**ARTICLE**
- Venue: High1 Resort
- Dates: 23 January
- Competitors: 28 from 15 nations

Medalists
- 1st place, gold medalist(s):  / Niklas Höller / Germany
- 2nd place, silver medalist(s):  / Janik Sommerer / Austria
- 3rd place, bronze medalist(s):  / Måns Abersten / Sweden

= Freestyle skiing at the 2024 Winter Youth Olympics – Men's ski cross =

The men's ski cross event in freestyle skiing at the 2024 Winter Youth Olympics took place on 23 January at the Welli Hilli Park.

==Results==
The tournament was started at 11:00.

**EXERCISE AIM**
According to the ski cross article, who won the silver medal, and which country did he represent?

Spatial reasoning dataset excerpts
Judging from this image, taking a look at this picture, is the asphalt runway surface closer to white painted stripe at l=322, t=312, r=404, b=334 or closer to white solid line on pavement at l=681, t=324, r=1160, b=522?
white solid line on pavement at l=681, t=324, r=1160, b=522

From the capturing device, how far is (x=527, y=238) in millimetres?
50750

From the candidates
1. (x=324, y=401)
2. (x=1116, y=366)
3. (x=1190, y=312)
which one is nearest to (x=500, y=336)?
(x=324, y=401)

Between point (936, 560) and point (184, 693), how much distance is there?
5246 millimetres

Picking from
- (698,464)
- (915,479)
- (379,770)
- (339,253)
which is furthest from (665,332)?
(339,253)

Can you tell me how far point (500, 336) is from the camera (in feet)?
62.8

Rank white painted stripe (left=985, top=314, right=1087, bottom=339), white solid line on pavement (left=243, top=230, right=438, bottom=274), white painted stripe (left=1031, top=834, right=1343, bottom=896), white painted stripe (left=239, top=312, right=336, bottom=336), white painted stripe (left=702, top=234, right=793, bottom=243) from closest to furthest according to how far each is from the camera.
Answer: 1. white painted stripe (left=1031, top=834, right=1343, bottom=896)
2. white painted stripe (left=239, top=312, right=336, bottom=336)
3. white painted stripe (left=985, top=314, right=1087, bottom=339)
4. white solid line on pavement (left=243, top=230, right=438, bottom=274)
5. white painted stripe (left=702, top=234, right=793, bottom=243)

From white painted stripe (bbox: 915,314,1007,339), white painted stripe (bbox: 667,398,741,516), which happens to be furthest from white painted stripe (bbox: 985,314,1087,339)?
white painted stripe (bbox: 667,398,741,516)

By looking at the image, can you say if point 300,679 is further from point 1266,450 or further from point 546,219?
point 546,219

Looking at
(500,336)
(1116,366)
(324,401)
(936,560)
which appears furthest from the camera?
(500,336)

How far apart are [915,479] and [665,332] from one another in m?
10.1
--
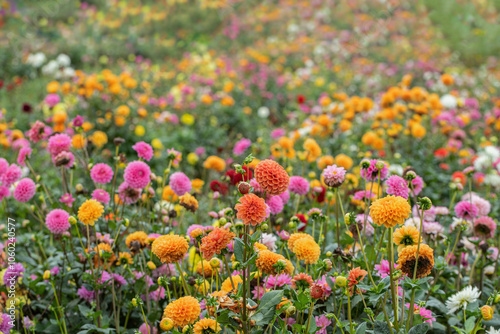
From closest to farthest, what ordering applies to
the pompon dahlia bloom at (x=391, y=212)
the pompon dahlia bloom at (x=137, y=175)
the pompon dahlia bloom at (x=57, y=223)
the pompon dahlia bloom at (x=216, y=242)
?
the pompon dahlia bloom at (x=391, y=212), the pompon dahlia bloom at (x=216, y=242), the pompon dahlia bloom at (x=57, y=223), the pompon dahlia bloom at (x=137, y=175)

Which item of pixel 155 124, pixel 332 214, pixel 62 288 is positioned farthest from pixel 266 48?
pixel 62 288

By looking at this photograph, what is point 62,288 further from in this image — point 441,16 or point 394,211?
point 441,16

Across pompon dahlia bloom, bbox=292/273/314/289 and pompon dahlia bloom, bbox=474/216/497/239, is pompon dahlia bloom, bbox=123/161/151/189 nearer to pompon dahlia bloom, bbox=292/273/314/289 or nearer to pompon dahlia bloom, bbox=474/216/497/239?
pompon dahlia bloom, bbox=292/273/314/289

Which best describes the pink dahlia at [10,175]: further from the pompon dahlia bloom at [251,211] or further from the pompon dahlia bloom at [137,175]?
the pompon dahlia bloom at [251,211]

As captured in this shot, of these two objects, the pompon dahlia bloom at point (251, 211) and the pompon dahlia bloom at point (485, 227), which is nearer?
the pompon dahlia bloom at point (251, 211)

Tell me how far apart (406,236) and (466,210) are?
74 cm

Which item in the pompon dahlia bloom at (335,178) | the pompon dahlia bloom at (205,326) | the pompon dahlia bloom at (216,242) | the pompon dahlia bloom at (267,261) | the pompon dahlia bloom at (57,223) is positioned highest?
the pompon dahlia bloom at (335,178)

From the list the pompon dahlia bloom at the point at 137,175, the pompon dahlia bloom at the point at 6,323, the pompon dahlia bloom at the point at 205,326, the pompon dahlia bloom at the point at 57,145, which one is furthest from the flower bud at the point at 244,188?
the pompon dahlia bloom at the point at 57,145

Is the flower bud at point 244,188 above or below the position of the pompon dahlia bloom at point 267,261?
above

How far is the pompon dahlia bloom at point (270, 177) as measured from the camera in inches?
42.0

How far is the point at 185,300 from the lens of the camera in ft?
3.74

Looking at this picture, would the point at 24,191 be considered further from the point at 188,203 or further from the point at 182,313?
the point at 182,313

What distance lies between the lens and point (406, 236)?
==
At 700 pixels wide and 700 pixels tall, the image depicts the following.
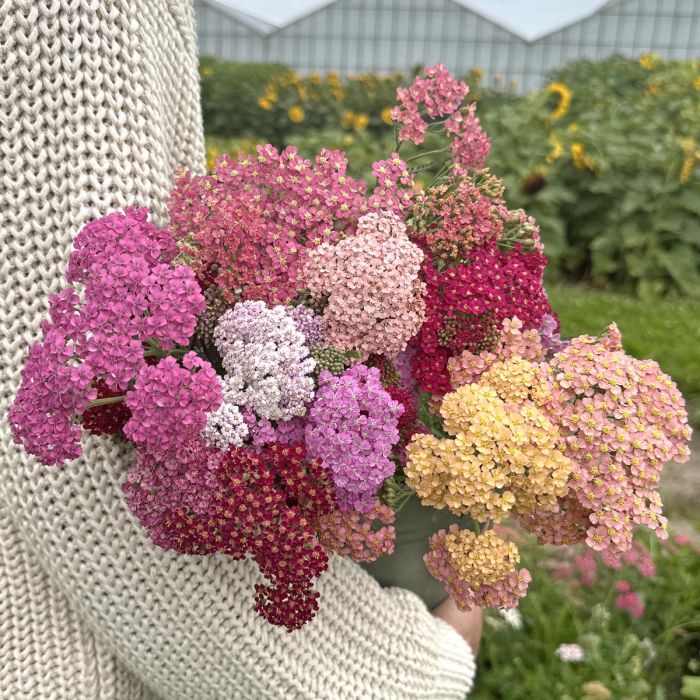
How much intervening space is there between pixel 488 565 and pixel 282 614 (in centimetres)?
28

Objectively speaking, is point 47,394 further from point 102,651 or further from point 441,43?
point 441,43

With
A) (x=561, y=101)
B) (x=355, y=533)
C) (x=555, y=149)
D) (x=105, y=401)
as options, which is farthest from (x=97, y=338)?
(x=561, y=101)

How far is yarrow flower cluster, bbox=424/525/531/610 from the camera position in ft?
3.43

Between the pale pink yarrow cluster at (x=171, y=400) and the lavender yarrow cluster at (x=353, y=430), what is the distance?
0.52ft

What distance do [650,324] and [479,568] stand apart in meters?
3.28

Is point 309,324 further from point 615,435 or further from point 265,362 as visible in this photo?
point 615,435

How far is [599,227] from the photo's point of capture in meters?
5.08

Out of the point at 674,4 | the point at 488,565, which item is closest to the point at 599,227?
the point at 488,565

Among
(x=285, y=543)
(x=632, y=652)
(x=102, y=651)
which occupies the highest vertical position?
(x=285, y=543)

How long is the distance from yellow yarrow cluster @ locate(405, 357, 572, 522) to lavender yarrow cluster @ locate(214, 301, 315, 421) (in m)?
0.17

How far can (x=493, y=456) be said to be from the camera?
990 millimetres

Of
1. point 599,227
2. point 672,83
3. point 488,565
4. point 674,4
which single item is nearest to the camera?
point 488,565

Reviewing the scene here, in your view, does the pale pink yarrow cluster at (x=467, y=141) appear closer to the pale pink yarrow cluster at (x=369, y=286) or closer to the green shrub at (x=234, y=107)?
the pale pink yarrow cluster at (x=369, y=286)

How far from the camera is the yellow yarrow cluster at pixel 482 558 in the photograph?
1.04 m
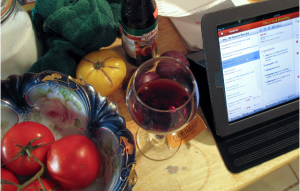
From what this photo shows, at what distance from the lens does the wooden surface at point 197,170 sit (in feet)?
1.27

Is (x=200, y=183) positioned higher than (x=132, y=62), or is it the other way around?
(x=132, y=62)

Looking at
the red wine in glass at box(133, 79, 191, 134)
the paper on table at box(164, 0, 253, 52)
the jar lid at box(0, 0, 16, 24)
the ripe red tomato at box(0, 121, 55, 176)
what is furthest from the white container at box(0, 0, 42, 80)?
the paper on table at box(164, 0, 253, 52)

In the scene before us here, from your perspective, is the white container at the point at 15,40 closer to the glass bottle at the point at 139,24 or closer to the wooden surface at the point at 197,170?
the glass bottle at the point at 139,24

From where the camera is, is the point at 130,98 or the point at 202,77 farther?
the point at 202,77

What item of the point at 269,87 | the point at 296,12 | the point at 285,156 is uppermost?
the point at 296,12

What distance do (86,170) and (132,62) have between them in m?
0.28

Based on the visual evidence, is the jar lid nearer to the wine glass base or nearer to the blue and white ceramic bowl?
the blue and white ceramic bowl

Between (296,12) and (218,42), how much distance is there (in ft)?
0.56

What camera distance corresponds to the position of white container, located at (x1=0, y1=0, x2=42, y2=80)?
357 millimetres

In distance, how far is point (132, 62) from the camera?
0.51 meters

**ANSWER**
Janik Sommerer of Austria won the silver medal.